*Document excerpt:*

Content starts

Okay, I need to share something that’s been driving me absolutely bonkers ![]()
Three months ago, my design systems team started using AI coding assistants. The promise? Ship components faster, iterate quicker, spend less time on boilerplate. The reality? Our PR queue has basically exploded, and I’m watching talented engineers drown in review work.
The Numbers Don’t Lie (But They’re Confusing)
Here’s what actually happened after we adopted AI tools:
- Our team is merging 98% more pull requests than before
- Individual developers report feeling way more productive
- BUT… PR review time increased by 91%

Wait, what? How does that even make sense?
It gets weirder. The average PR size grew by 154%. Turns out, when AI can generate a whole component implementation in minutes instead of hours, developers don’t break their work into smaller, reviewable chunks anymore. They just… ship the whole thing at once.
The Design Systems Nightmare
From a design systems perspective, this created a weird dynamic I didn’t expect.
Engineers can now generate UI code really fast based on our component specs. That should be great, right? More design system adoption, faster implementation, happy designers! ![]()
Except the review bottleneck broke our entire feedback loop. We’d iterate on a component design, engineering would update the implementation with AI in like 20 minutes, and then… crickets for 3-4 days while it sat in the review queue. By the time we got feedback that something didn’t work, we were already two sprints ahead.

Content ends

*Exercise directions:*
Answer these questions about the post above on AI coding assistants:
1. By what percentage did PR review time increase?
2. How much did the average PR size grow?
3. How long did an updated implementation sit in the review queue?

*Raw data:*
Content starts

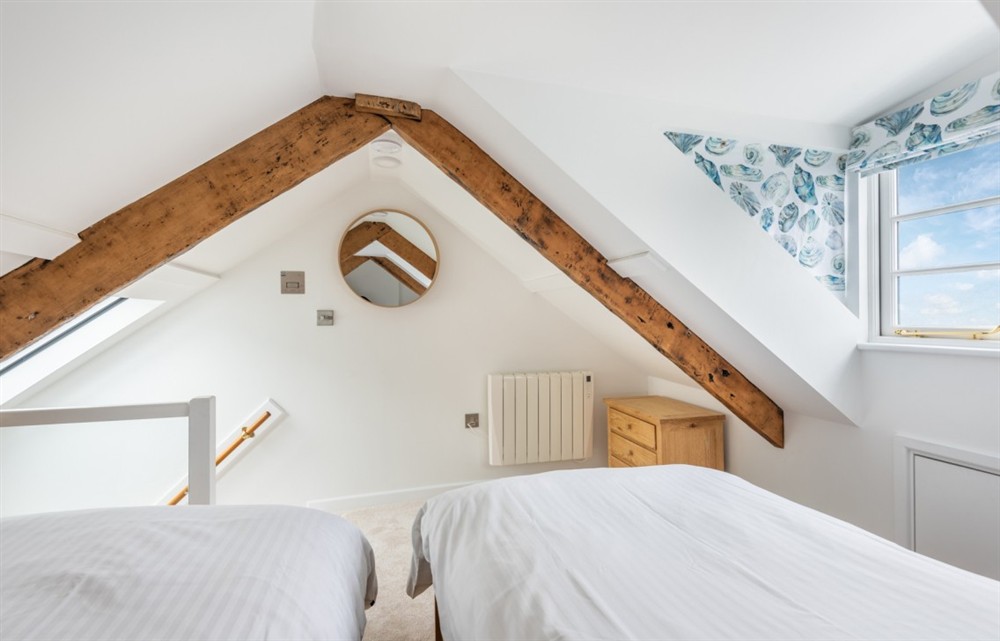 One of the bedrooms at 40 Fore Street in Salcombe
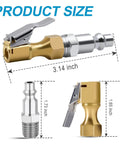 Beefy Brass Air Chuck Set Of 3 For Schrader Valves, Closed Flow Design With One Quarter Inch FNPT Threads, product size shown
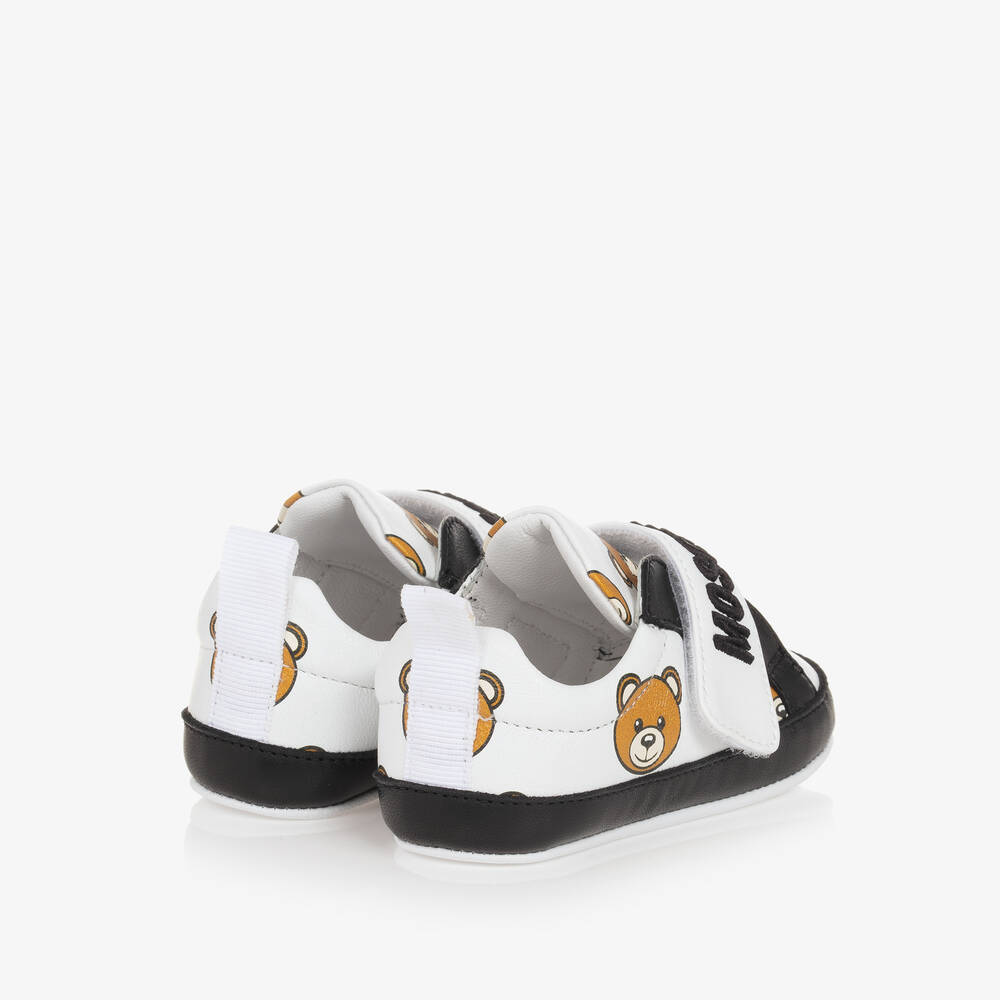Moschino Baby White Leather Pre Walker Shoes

Content ends

*Output below:*
1. 91%
2. 154%
3. 3-4 days